* Yazı

Bu talihsizlikleri de görmek varmış...

Yüce Allah ulusuma/milletime acısın... Bilemiyorum, böylesi manzarayı yaşayan başka bir toplum var mı acaba? Son günlerde ülke gündemine oturtulan Anayasa Mahkemesi'nin gazeteciler Can Dündar ve Erdem Gül hakkında verdiği karardan söz etmek istiyorum.

Ya, söyler misiniz Allah aşkına bu ne hal?

Lütfen, bu siyasal ve de hukuksal tartışmaları ya belleğinizde iyice tutunuz ya da bir kenara bu anlamsızlığı not ediniz.

Çünkü, ileride kişisel olarak alınacak siyasal kararlarınız için çok lazım olacak...

Birinin 'ak' dediğine, karşı tarafın 'kara' deme zorunluluğu var sanki bu ülke siyasetinde...

Anayasa Mahkemesi'nin aldığı ve de kamuoyuna duyurduğu son kararın, kimilerin üzerinde bahar iklimi; karşı tarafta ise Zemheri Fırtınasının soğuk havasını estirdiğini, görüş bölüntüsüne yol açtığını ibretle izliyor siyaset dışı sağduyu sahibi çevreler.

Ortada rayından/geleneğinden çıkarılmak istenen bir siyaset...

* Ham veriler
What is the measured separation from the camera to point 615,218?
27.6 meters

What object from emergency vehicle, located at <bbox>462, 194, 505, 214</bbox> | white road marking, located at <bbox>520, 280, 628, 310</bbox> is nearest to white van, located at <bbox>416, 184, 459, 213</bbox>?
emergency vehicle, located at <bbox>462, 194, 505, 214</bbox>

* Yönergeler
a - Yazıya göre okur bu siyasal ve hukuksal tartışmaları neden belleğinde tutmalı ya da not etmelidir? Bir ile üç cümle arasında açıklayın.
b - Yazının "Yüce Allah ulusuma/milletime" ifadesinden başlayıp "sağduyu sahibi çevreler." ifadesine kadar uzanan bölümünün tamamını, "siyasal" yerine "politik" koyarak yeniden yazın.
c - Yazıda sözü edilen Anayasa Mahkemesi kararı hangi gazeteciler hakkında verilmiştir?
Materyalin burada hiçbir rolü yoktur.

* Görev yanıtları
a - Yazar, bu tartışmaların okurun ileride kişisel olarak alacağı siyasal kararlar için çok lazım olacağını belirtiyor.

b -
Yüce Allah ulusuma/milletime acısın... Bilemiyorum, böylesi manzarayı yaşayan başka bir toplum var mı acaba? Son günlerde ülke gündemine oturtulan Anayasa Mahkemesi'nin gazeteciler Can Dündar ve Erdem Gül hakkında verdiği karardan söz etmek istiyorum.

Ya, söyler misiniz Allah aşkına bu ne hal?

Lütfen, bu politik ve de hukuksal tartışmaları ya belleğinizde iyice tutunuz ya da bir kenara bu anlamsızlığı not ediniz.

Çünkü, ileride kişisel olarak alınacak politik kararlarınız için çok lazım olacak...

Birinin 'ak' dediğine, karşı tarafın 'kara' deme zorunluluğu var sanki bu ülke siyasetinde...

Anayasa Mahkemesi'nin aldığı ve de kamuoyuna duyurduğu son kararın, kimilerin üzerinde bahar iklimi; karşı tarafta ise Zemheri Fırtınasının soğuk havasını estirdiğini, görüş bölüntüsüne yol açtığını ibretle izliyor siyaset dışı sağduyu sahibi çevreler.

c - Can Dündar ve Erdem Gül hakkında.